Mallikarjun Kharge boycotts Lokpal selection panel meet again
Congress leader Mallikarjun Kharge told Prime Minister Narendra Modi reiterating his objection to invitation extended to him as ‘special invitee’ at the Lokpal selection committee meeting.
Congress leader Mallikarjun Kharge once again turned down the government’s request to attend a meeting of the Lokpal selection panel on Friday as a “special invitee”, saying he could not accept the Opposition being made voiceless on a critical matter.

In a letter to Prime Minister Narendra Modi, Kharge accused the government of using his “refusal” to attend the Lokpal selection panel meeting as an “excuse” for not appointing the country’s first anti-corruption ombudsman. He also hit out at the government for not amending the law to facilitate the participation of the Opposition in the selection process.

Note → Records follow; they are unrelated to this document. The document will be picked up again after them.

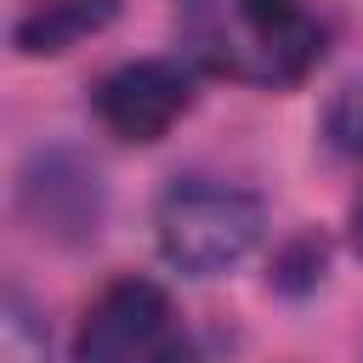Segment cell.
<instances>
[{
  "instance_id": "6da1fadb",
  "label": "cell",
  "mask_w": 363,
  "mask_h": 363,
  "mask_svg": "<svg viewBox=\"0 0 363 363\" xmlns=\"http://www.w3.org/2000/svg\"><path fill=\"white\" fill-rule=\"evenodd\" d=\"M182 57L216 79L284 91L323 57V23L306 0H176Z\"/></svg>"
},
{
  "instance_id": "7a4b0ae2",
  "label": "cell",
  "mask_w": 363,
  "mask_h": 363,
  "mask_svg": "<svg viewBox=\"0 0 363 363\" xmlns=\"http://www.w3.org/2000/svg\"><path fill=\"white\" fill-rule=\"evenodd\" d=\"M261 233H267V204L250 187L216 182V176L170 182L153 210L159 255L187 278H216V272L238 267L261 244Z\"/></svg>"
},
{
  "instance_id": "3957f363",
  "label": "cell",
  "mask_w": 363,
  "mask_h": 363,
  "mask_svg": "<svg viewBox=\"0 0 363 363\" xmlns=\"http://www.w3.org/2000/svg\"><path fill=\"white\" fill-rule=\"evenodd\" d=\"M74 363H187L176 301L153 278H113L79 318Z\"/></svg>"
},
{
  "instance_id": "277c9868",
  "label": "cell",
  "mask_w": 363,
  "mask_h": 363,
  "mask_svg": "<svg viewBox=\"0 0 363 363\" xmlns=\"http://www.w3.org/2000/svg\"><path fill=\"white\" fill-rule=\"evenodd\" d=\"M96 119L119 142H159L193 108V74L176 57H136L96 79Z\"/></svg>"
},
{
  "instance_id": "5b68a950",
  "label": "cell",
  "mask_w": 363,
  "mask_h": 363,
  "mask_svg": "<svg viewBox=\"0 0 363 363\" xmlns=\"http://www.w3.org/2000/svg\"><path fill=\"white\" fill-rule=\"evenodd\" d=\"M113 11H119V0H40L17 23V51L23 57H62L85 34L108 28Z\"/></svg>"
},
{
  "instance_id": "8992f818",
  "label": "cell",
  "mask_w": 363,
  "mask_h": 363,
  "mask_svg": "<svg viewBox=\"0 0 363 363\" xmlns=\"http://www.w3.org/2000/svg\"><path fill=\"white\" fill-rule=\"evenodd\" d=\"M28 199H45L34 216L45 221V227H74V233H85L91 221L79 216V210H68V199L74 204H85V210H96V176L91 170H79L74 159H62V153H51L45 159V182H28Z\"/></svg>"
},
{
  "instance_id": "52a82bcc",
  "label": "cell",
  "mask_w": 363,
  "mask_h": 363,
  "mask_svg": "<svg viewBox=\"0 0 363 363\" xmlns=\"http://www.w3.org/2000/svg\"><path fill=\"white\" fill-rule=\"evenodd\" d=\"M0 363H51V335L17 289L0 301Z\"/></svg>"
},
{
  "instance_id": "ba28073f",
  "label": "cell",
  "mask_w": 363,
  "mask_h": 363,
  "mask_svg": "<svg viewBox=\"0 0 363 363\" xmlns=\"http://www.w3.org/2000/svg\"><path fill=\"white\" fill-rule=\"evenodd\" d=\"M323 136H329V147H335V153L363 159V74L340 79V85H335V96L323 102Z\"/></svg>"
},
{
  "instance_id": "9c48e42d",
  "label": "cell",
  "mask_w": 363,
  "mask_h": 363,
  "mask_svg": "<svg viewBox=\"0 0 363 363\" xmlns=\"http://www.w3.org/2000/svg\"><path fill=\"white\" fill-rule=\"evenodd\" d=\"M352 250H357V255H363V199H357V204H352Z\"/></svg>"
}]
</instances>
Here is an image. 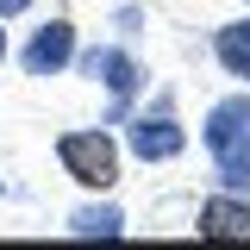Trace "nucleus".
Masks as SVG:
<instances>
[{"instance_id": "20e7f679", "label": "nucleus", "mask_w": 250, "mask_h": 250, "mask_svg": "<svg viewBox=\"0 0 250 250\" xmlns=\"http://www.w3.org/2000/svg\"><path fill=\"white\" fill-rule=\"evenodd\" d=\"M207 150L213 156H231V150H244L250 144V94H225L213 113H207Z\"/></svg>"}, {"instance_id": "6e6552de", "label": "nucleus", "mask_w": 250, "mask_h": 250, "mask_svg": "<svg viewBox=\"0 0 250 250\" xmlns=\"http://www.w3.org/2000/svg\"><path fill=\"white\" fill-rule=\"evenodd\" d=\"M69 231H75V238H119L125 213L113 200H106V207H75V213H69Z\"/></svg>"}, {"instance_id": "f257e3e1", "label": "nucleus", "mask_w": 250, "mask_h": 250, "mask_svg": "<svg viewBox=\"0 0 250 250\" xmlns=\"http://www.w3.org/2000/svg\"><path fill=\"white\" fill-rule=\"evenodd\" d=\"M57 163L69 169V182H82V188H113L119 182V144L106 131H62Z\"/></svg>"}, {"instance_id": "9b49d317", "label": "nucleus", "mask_w": 250, "mask_h": 250, "mask_svg": "<svg viewBox=\"0 0 250 250\" xmlns=\"http://www.w3.org/2000/svg\"><path fill=\"white\" fill-rule=\"evenodd\" d=\"M0 57H6V25H0Z\"/></svg>"}, {"instance_id": "7ed1b4c3", "label": "nucleus", "mask_w": 250, "mask_h": 250, "mask_svg": "<svg viewBox=\"0 0 250 250\" xmlns=\"http://www.w3.org/2000/svg\"><path fill=\"white\" fill-rule=\"evenodd\" d=\"M19 62H25V75H62V69L75 62V25H69V19L38 25V38L19 50Z\"/></svg>"}, {"instance_id": "39448f33", "label": "nucleus", "mask_w": 250, "mask_h": 250, "mask_svg": "<svg viewBox=\"0 0 250 250\" xmlns=\"http://www.w3.org/2000/svg\"><path fill=\"white\" fill-rule=\"evenodd\" d=\"M82 75H94L100 88L119 100L113 113H125V100H131V94H138V82H144V69H138V57H131V50H88V57H82Z\"/></svg>"}, {"instance_id": "1a4fd4ad", "label": "nucleus", "mask_w": 250, "mask_h": 250, "mask_svg": "<svg viewBox=\"0 0 250 250\" xmlns=\"http://www.w3.org/2000/svg\"><path fill=\"white\" fill-rule=\"evenodd\" d=\"M213 163H219V182L231 188V194H244V188H250V144H244V150H231V156H213Z\"/></svg>"}, {"instance_id": "423d86ee", "label": "nucleus", "mask_w": 250, "mask_h": 250, "mask_svg": "<svg viewBox=\"0 0 250 250\" xmlns=\"http://www.w3.org/2000/svg\"><path fill=\"white\" fill-rule=\"evenodd\" d=\"M200 238H250V207L231 200V194L207 200L200 207Z\"/></svg>"}, {"instance_id": "f03ea898", "label": "nucleus", "mask_w": 250, "mask_h": 250, "mask_svg": "<svg viewBox=\"0 0 250 250\" xmlns=\"http://www.w3.org/2000/svg\"><path fill=\"white\" fill-rule=\"evenodd\" d=\"M131 156H144V163H175V156L188 150V131L175 125V113H169V100H156V113H144V119H131Z\"/></svg>"}, {"instance_id": "0eeeda50", "label": "nucleus", "mask_w": 250, "mask_h": 250, "mask_svg": "<svg viewBox=\"0 0 250 250\" xmlns=\"http://www.w3.org/2000/svg\"><path fill=\"white\" fill-rule=\"evenodd\" d=\"M213 57L225 62V75L250 82V19H244V25H219L213 31Z\"/></svg>"}, {"instance_id": "9d476101", "label": "nucleus", "mask_w": 250, "mask_h": 250, "mask_svg": "<svg viewBox=\"0 0 250 250\" xmlns=\"http://www.w3.org/2000/svg\"><path fill=\"white\" fill-rule=\"evenodd\" d=\"M31 0H0V19H13V13H25Z\"/></svg>"}]
</instances>
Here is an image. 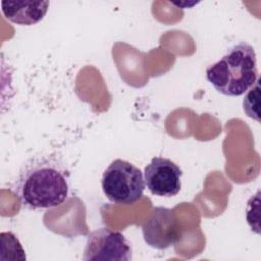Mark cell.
I'll use <instances>...</instances> for the list:
<instances>
[{"label":"cell","instance_id":"2","mask_svg":"<svg viewBox=\"0 0 261 261\" xmlns=\"http://www.w3.org/2000/svg\"><path fill=\"white\" fill-rule=\"evenodd\" d=\"M206 79L222 95L237 97L245 94L258 79L253 46L240 42L230 47L217 62L206 69Z\"/></svg>","mask_w":261,"mask_h":261},{"label":"cell","instance_id":"3","mask_svg":"<svg viewBox=\"0 0 261 261\" xmlns=\"http://www.w3.org/2000/svg\"><path fill=\"white\" fill-rule=\"evenodd\" d=\"M102 190L106 198L115 204H134L145 190V180L140 168L133 163L115 159L102 175Z\"/></svg>","mask_w":261,"mask_h":261},{"label":"cell","instance_id":"5","mask_svg":"<svg viewBox=\"0 0 261 261\" xmlns=\"http://www.w3.org/2000/svg\"><path fill=\"white\" fill-rule=\"evenodd\" d=\"M144 241L157 250L174 246L180 239L181 230L174 210L155 207L142 223Z\"/></svg>","mask_w":261,"mask_h":261},{"label":"cell","instance_id":"8","mask_svg":"<svg viewBox=\"0 0 261 261\" xmlns=\"http://www.w3.org/2000/svg\"><path fill=\"white\" fill-rule=\"evenodd\" d=\"M243 100V108L247 116L260 121L259 98H260V79L258 77L253 86L246 92Z\"/></svg>","mask_w":261,"mask_h":261},{"label":"cell","instance_id":"6","mask_svg":"<svg viewBox=\"0 0 261 261\" xmlns=\"http://www.w3.org/2000/svg\"><path fill=\"white\" fill-rule=\"evenodd\" d=\"M181 169L170 159L154 157L145 167V186L151 194L159 197H173L181 188Z\"/></svg>","mask_w":261,"mask_h":261},{"label":"cell","instance_id":"1","mask_svg":"<svg viewBox=\"0 0 261 261\" xmlns=\"http://www.w3.org/2000/svg\"><path fill=\"white\" fill-rule=\"evenodd\" d=\"M65 171L55 162L38 160L21 171L16 193L21 203L34 209L53 208L61 205L68 195Z\"/></svg>","mask_w":261,"mask_h":261},{"label":"cell","instance_id":"4","mask_svg":"<svg viewBox=\"0 0 261 261\" xmlns=\"http://www.w3.org/2000/svg\"><path fill=\"white\" fill-rule=\"evenodd\" d=\"M83 260L85 261H129L132 248L118 230L101 227L92 231L87 239Z\"/></svg>","mask_w":261,"mask_h":261},{"label":"cell","instance_id":"7","mask_svg":"<svg viewBox=\"0 0 261 261\" xmlns=\"http://www.w3.org/2000/svg\"><path fill=\"white\" fill-rule=\"evenodd\" d=\"M49 1H1L3 15L13 23L33 25L42 20L48 11Z\"/></svg>","mask_w":261,"mask_h":261}]
</instances>
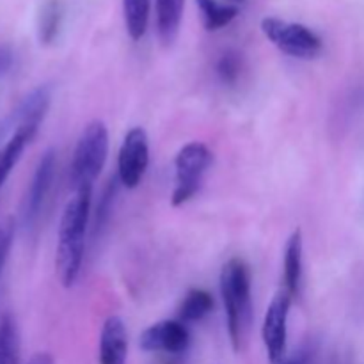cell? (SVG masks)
Returning a JSON list of instances; mask_svg holds the SVG:
<instances>
[{
	"instance_id": "6da1fadb",
	"label": "cell",
	"mask_w": 364,
	"mask_h": 364,
	"mask_svg": "<svg viewBox=\"0 0 364 364\" xmlns=\"http://www.w3.org/2000/svg\"><path fill=\"white\" fill-rule=\"evenodd\" d=\"M91 205L92 187H82L75 191L73 198L66 203L60 215L59 231H57L55 269L64 288L73 287L80 276L85 237L91 220Z\"/></svg>"
},
{
	"instance_id": "8992f818",
	"label": "cell",
	"mask_w": 364,
	"mask_h": 364,
	"mask_svg": "<svg viewBox=\"0 0 364 364\" xmlns=\"http://www.w3.org/2000/svg\"><path fill=\"white\" fill-rule=\"evenodd\" d=\"M57 169V153L55 149H46L36 166L34 174L31 178L27 192L23 196L20 208V224L23 230L31 231L36 228L39 217H41L43 208L46 205L50 191H52L53 178H55Z\"/></svg>"
},
{
	"instance_id": "7402d4cb",
	"label": "cell",
	"mask_w": 364,
	"mask_h": 364,
	"mask_svg": "<svg viewBox=\"0 0 364 364\" xmlns=\"http://www.w3.org/2000/svg\"><path fill=\"white\" fill-rule=\"evenodd\" d=\"M13 68V52L7 46H0V78Z\"/></svg>"
},
{
	"instance_id": "ffe728a7",
	"label": "cell",
	"mask_w": 364,
	"mask_h": 364,
	"mask_svg": "<svg viewBox=\"0 0 364 364\" xmlns=\"http://www.w3.org/2000/svg\"><path fill=\"white\" fill-rule=\"evenodd\" d=\"M119 178L114 176L110 178L107 187L103 188L102 196L98 199V205H96V215H95V224H92V238H96V235L102 233V230L105 228V224L109 223L110 212H112L114 201H116L117 187H119Z\"/></svg>"
},
{
	"instance_id": "cb8c5ba5",
	"label": "cell",
	"mask_w": 364,
	"mask_h": 364,
	"mask_svg": "<svg viewBox=\"0 0 364 364\" xmlns=\"http://www.w3.org/2000/svg\"><path fill=\"white\" fill-rule=\"evenodd\" d=\"M283 364H306V358L304 355H295V358L287 359Z\"/></svg>"
},
{
	"instance_id": "30bf717a",
	"label": "cell",
	"mask_w": 364,
	"mask_h": 364,
	"mask_svg": "<svg viewBox=\"0 0 364 364\" xmlns=\"http://www.w3.org/2000/svg\"><path fill=\"white\" fill-rule=\"evenodd\" d=\"M128 333L119 316L112 315L103 322L100 333V364H127Z\"/></svg>"
},
{
	"instance_id": "5b68a950",
	"label": "cell",
	"mask_w": 364,
	"mask_h": 364,
	"mask_svg": "<svg viewBox=\"0 0 364 364\" xmlns=\"http://www.w3.org/2000/svg\"><path fill=\"white\" fill-rule=\"evenodd\" d=\"M262 31L272 45L295 59H315L322 53V39L302 23L269 16L262 20Z\"/></svg>"
},
{
	"instance_id": "9c48e42d",
	"label": "cell",
	"mask_w": 364,
	"mask_h": 364,
	"mask_svg": "<svg viewBox=\"0 0 364 364\" xmlns=\"http://www.w3.org/2000/svg\"><path fill=\"white\" fill-rule=\"evenodd\" d=\"M191 343L187 323L181 320H160L142 331L139 347L144 352H164V354H183Z\"/></svg>"
},
{
	"instance_id": "9a60e30c",
	"label": "cell",
	"mask_w": 364,
	"mask_h": 364,
	"mask_svg": "<svg viewBox=\"0 0 364 364\" xmlns=\"http://www.w3.org/2000/svg\"><path fill=\"white\" fill-rule=\"evenodd\" d=\"M213 309V297L203 288H192L178 308V320L183 323H194L208 316Z\"/></svg>"
},
{
	"instance_id": "ba28073f",
	"label": "cell",
	"mask_w": 364,
	"mask_h": 364,
	"mask_svg": "<svg viewBox=\"0 0 364 364\" xmlns=\"http://www.w3.org/2000/svg\"><path fill=\"white\" fill-rule=\"evenodd\" d=\"M149 166V142L144 128H130L121 142L117 155V178L128 191L141 185Z\"/></svg>"
},
{
	"instance_id": "52a82bcc",
	"label": "cell",
	"mask_w": 364,
	"mask_h": 364,
	"mask_svg": "<svg viewBox=\"0 0 364 364\" xmlns=\"http://www.w3.org/2000/svg\"><path fill=\"white\" fill-rule=\"evenodd\" d=\"M291 301L294 297L287 290H281L274 295L267 308L262 326V338L270 364H283L287 361L288 315H290Z\"/></svg>"
},
{
	"instance_id": "3957f363",
	"label": "cell",
	"mask_w": 364,
	"mask_h": 364,
	"mask_svg": "<svg viewBox=\"0 0 364 364\" xmlns=\"http://www.w3.org/2000/svg\"><path fill=\"white\" fill-rule=\"evenodd\" d=\"M109 156V130L100 119L91 121L84 127L70 166V185L73 191L82 187H92L96 178L105 167Z\"/></svg>"
},
{
	"instance_id": "e0dca14e",
	"label": "cell",
	"mask_w": 364,
	"mask_h": 364,
	"mask_svg": "<svg viewBox=\"0 0 364 364\" xmlns=\"http://www.w3.org/2000/svg\"><path fill=\"white\" fill-rule=\"evenodd\" d=\"M196 4L201 11L203 25L210 32L228 27L238 16L237 6H228V4H220L217 0H196Z\"/></svg>"
},
{
	"instance_id": "7a4b0ae2",
	"label": "cell",
	"mask_w": 364,
	"mask_h": 364,
	"mask_svg": "<svg viewBox=\"0 0 364 364\" xmlns=\"http://www.w3.org/2000/svg\"><path fill=\"white\" fill-rule=\"evenodd\" d=\"M220 297L226 311L228 336L237 354L245 348L252 323L251 269L242 258H231L220 270Z\"/></svg>"
},
{
	"instance_id": "44dd1931",
	"label": "cell",
	"mask_w": 364,
	"mask_h": 364,
	"mask_svg": "<svg viewBox=\"0 0 364 364\" xmlns=\"http://www.w3.org/2000/svg\"><path fill=\"white\" fill-rule=\"evenodd\" d=\"M14 240V223L13 219H7L6 223L0 224V276H2L4 265L7 262L11 247H13Z\"/></svg>"
},
{
	"instance_id": "603a6c76",
	"label": "cell",
	"mask_w": 364,
	"mask_h": 364,
	"mask_svg": "<svg viewBox=\"0 0 364 364\" xmlns=\"http://www.w3.org/2000/svg\"><path fill=\"white\" fill-rule=\"evenodd\" d=\"M27 364H55V361H53L48 352H38V354L28 359Z\"/></svg>"
},
{
	"instance_id": "d6986e66",
	"label": "cell",
	"mask_w": 364,
	"mask_h": 364,
	"mask_svg": "<svg viewBox=\"0 0 364 364\" xmlns=\"http://www.w3.org/2000/svg\"><path fill=\"white\" fill-rule=\"evenodd\" d=\"M215 71L224 85H237L244 71V57L237 50H226L217 60Z\"/></svg>"
},
{
	"instance_id": "277c9868",
	"label": "cell",
	"mask_w": 364,
	"mask_h": 364,
	"mask_svg": "<svg viewBox=\"0 0 364 364\" xmlns=\"http://www.w3.org/2000/svg\"><path fill=\"white\" fill-rule=\"evenodd\" d=\"M213 162L210 148L203 142H188L174 156V191L171 196L173 206H183L199 192L206 171Z\"/></svg>"
},
{
	"instance_id": "d4e9b609",
	"label": "cell",
	"mask_w": 364,
	"mask_h": 364,
	"mask_svg": "<svg viewBox=\"0 0 364 364\" xmlns=\"http://www.w3.org/2000/svg\"><path fill=\"white\" fill-rule=\"evenodd\" d=\"M231 2H237V4H242V2H245V0H231Z\"/></svg>"
},
{
	"instance_id": "2e32d148",
	"label": "cell",
	"mask_w": 364,
	"mask_h": 364,
	"mask_svg": "<svg viewBox=\"0 0 364 364\" xmlns=\"http://www.w3.org/2000/svg\"><path fill=\"white\" fill-rule=\"evenodd\" d=\"M151 0H123V16L128 36L134 41L144 38L149 23Z\"/></svg>"
},
{
	"instance_id": "7c38bea8",
	"label": "cell",
	"mask_w": 364,
	"mask_h": 364,
	"mask_svg": "<svg viewBox=\"0 0 364 364\" xmlns=\"http://www.w3.org/2000/svg\"><path fill=\"white\" fill-rule=\"evenodd\" d=\"M14 132L9 139H7L6 144L0 148V188L4 187L6 180L9 178V174L13 173L14 166L18 164V160L23 155L25 148L31 144V141L34 139V135L38 134V128L34 124H14Z\"/></svg>"
},
{
	"instance_id": "ac0fdd59",
	"label": "cell",
	"mask_w": 364,
	"mask_h": 364,
	"mask_svg": "<svg viewBox=\"0 0 364 364\" xmlns=\"http://www.w3.org/2000/svg\"><path fill=\"white\" fill-rule=\"evenodd\" d=\"M63 25V4L60 0H46L39 11L38 38L41 45H52Z\"/></svg>"
},
{
	"instance_id": "5bb4252c",
	"label": "cell",
	"mask_w": 364,
	"mask_h": 364,
	"mask_svg": "<svg viewBox=\"0 0 364 364\" xmlns=\"http://www.w3.org/2000/svg\"><path fill=\"white\" fill-rule=\"evenodd\" d=\"M21 345L20 331L14 315L4 313L0 316V364H20Z\"/></svg>"
},
{
	"instance_id": "4fadbf2b",
	"label": "cell",
	"mask_w": 364,
	"mask_h": 364,
	"mask_svg": "<svg viewBox=\"0 0 364 364\" xmlns=\"http://www.w3.org/2000/svg\"><path fill=\"white\" fill-rule=\"evenodd\" d=\"M185 0H156V31L162 45L171 46L178 38Z\"/></svg>"
},
{
	"instance_id": "8fae6325",
	"label": "cell",
	"mask_w": 364,
	"mask_h": 364,
	"mask_svg": "<svg viewBox=\"0 0 364 364\" xmlns=\"http://www.w3.org/2000/svg\"><path fill=\"white\" fill-rule=\"evenodd\" d=\"M304 240H302V231L295 230L290 235L284 245V262H283V281L284 290L291 297H299L302 291V276H304Z\"/></svg>"
}]
</instances>
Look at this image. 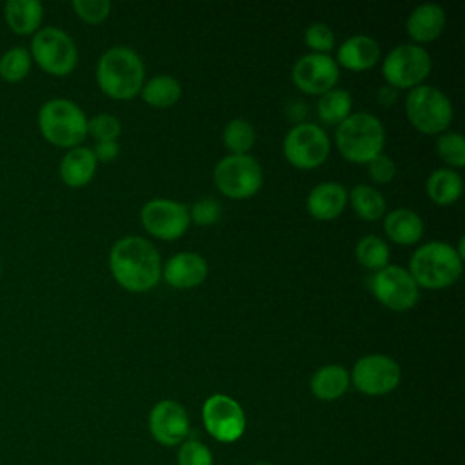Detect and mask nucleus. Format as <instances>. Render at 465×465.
Instances as JSON below:
<instances>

“Since 2014, the government has not made any attempt to amend the relevant provisions of the Lokpal Act to include the Leader of the Single Largest Party in the Opposition to be a member of the Selection Committee,” he wrote in the letter.
This comes in the wake of the Supreme Court’s March 7 direction to the Centre to inform the court within 10 days about the possible dates when the selection panel for the appointment of the country’s first Lokpal would meet.
The Lokpal Search Committee led by former Supreme Court judge Ranjana Prakash Desai, formed by the government last year, has forwarded three panels of names for chairperson, judicial members and non-judicial members to the Lokpal selection committee.
Kharge also referred to meetings of the search committee and previous meetings of the Lokpal selection panel and alleged that “the intention of the government was only to exclude the Opposition from this crucial process.”
“A ‘Special Invitee’ would not have any rights of participation in the process of selection of the Lokpal and I cannot accept the Opposition being made voiceless in a critical matter,” said Kharge, who hasn’t been recognized as Leader of the Opposition in the Lok Sabha because the Congress didn’t have the requisite number of members in the House.
This is the seventh letter Kharge has written to Modi on the matter since February 28 last year.
The Lokpal Act, passed in 2013, when the Congress-led United Progressive Alliance government was in power, provides for a Lokpal at the Centre and Lokayuktas in states to probe corruption cases against public servants.
The Prime Minister, Lok Sabha Speaker, Chief Justice of India or his nominee, the Leader of the Opposition and an eminent jurist are the members of the Lokpal Selection Committee.
As there is no designated Leader of Opposition in the Lok Sabha currently, the government has invited Kharge, the leader of the Congress Legislature Party in the House, to the meetings of the selection panel but as a ‘special invitee’.